You may notice I posted a couple of links there on the right side.  One is the link for the Daily Lectionary Readings from the Revised Common Lectionary as posted on the PCUSA website.  The other two are sites for daily prayer that I have found helpful in my journey of faith over the last year.  One is an audio feed and the other you read through as you sit at your computer (or print it out and read it that way).  Anyway, I hope that you find one, two or even all three of those links helpful as you journey with Christ and we journey together in this Lenten season.

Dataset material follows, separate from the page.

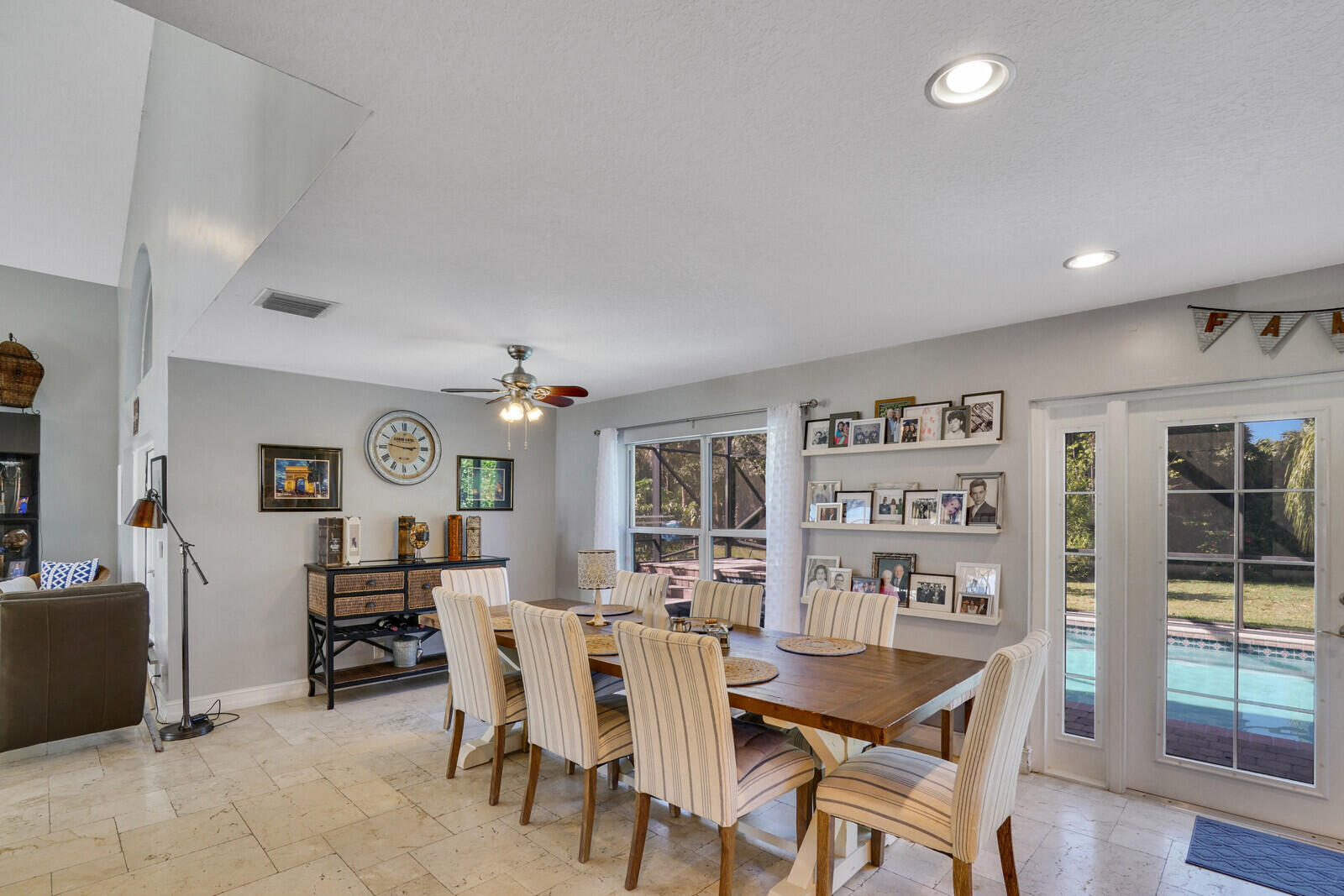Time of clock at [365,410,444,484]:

Tonight, as I sat down at my computer, I was feeling guilty #1 - that I have not posted nor encouraged anyone else to post since Ash Wednesday, which now is officially a week ago and #2 - that, even though I kept myself from giving in to temptation and rescinding my Lenten discipline of fasting from TV programs during the week, it's still after midnight and I'm just sitting down to read and pray and listen and blog.  Now, when I'm about two seconds from falling asleep and kicking myself for having to get up in 5 hours.  (Yes, pastors are people too!  In fact, many times, we're all TOO human.)  So, as I sat down to the computer and pulled up sacredspace.ie, the prayer opened with the words: At any time of the day or night we can call on Jesus.  He is always waiting, listening for our call.  What a wonderful blessing.  No phone needed, no e-mails, just a whisper.  Amen to that!  A blessing indeed.

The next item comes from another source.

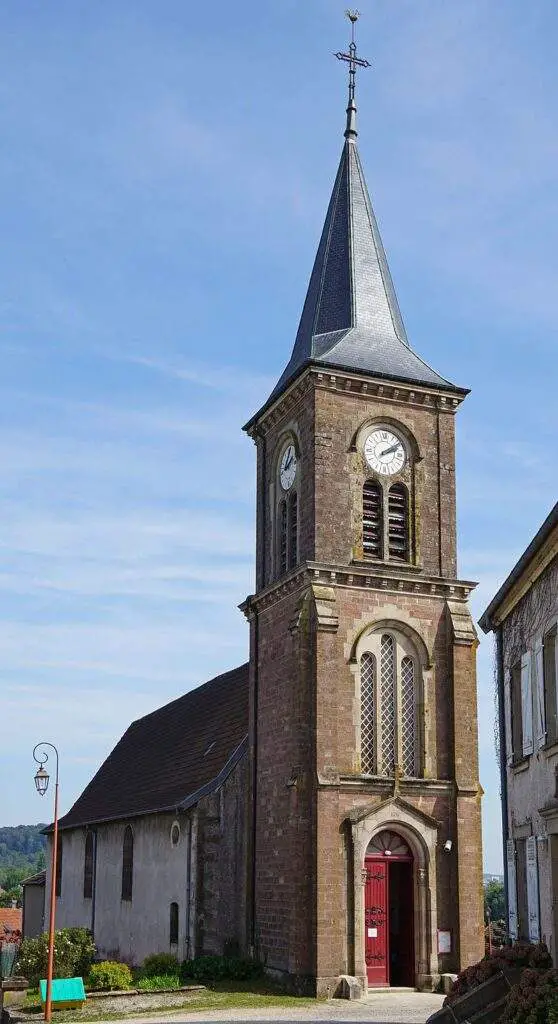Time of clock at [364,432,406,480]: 2:09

Sometimes I think we are too hard on ourselves, and then there's times when we let ourselves off way too easy.  There's a balance, or at least there needs to be.  On the one hand, we should not (as the Apostle Paul says) go on sinning so that grace may abound.  It was tempting tonight to hop online and see what happened with Chuck this last week, or to find out what the Bachelorettes really had to say about Jake.  I was working on cleaning the kitchen anyway, and that's my routine, after all (TV programs online while I clean or fold laundry), and surely God would forgive me for making that choice this once... It would have been really easy to excuse myself from my own self-imposed Lenten discipline, but I didn't.  I put on some worship music and cleaned away.  And truth be told, if you know me at all, you know it wouldn't ultimately have been that easy for me to excuse myself.  I'm good at guilt; I hang on to it like a security blanket sometimes.  More often than not, I'm pretty hard on myself.


Tonight, Emilie Griffin asks the question (Small Surrenders, p.32) whether or not we accept the idea of a God who is incredibly gracious and merciful and comments on letting go of all judgmentalism, even of judging ourselves.  I think it's hard.  Some of us are critical in general - of others, of ourselves.  Some of us can be gracious and loving to those we know and love, or even to others who are like us, but can be really critical of others who aren't like us.  And some of us are nice, are gracious and compassionate to everyone else, except to ourselves.  As we continue our journey toward the cross of Christ, on which we see Jesus embodying the fullness of God's love and grace for each and everyone one of us, let us surrender both our critical judgments of others and our harsh critiques of ourselves and let us recognize that no one is beyond the boundaries of God's grace.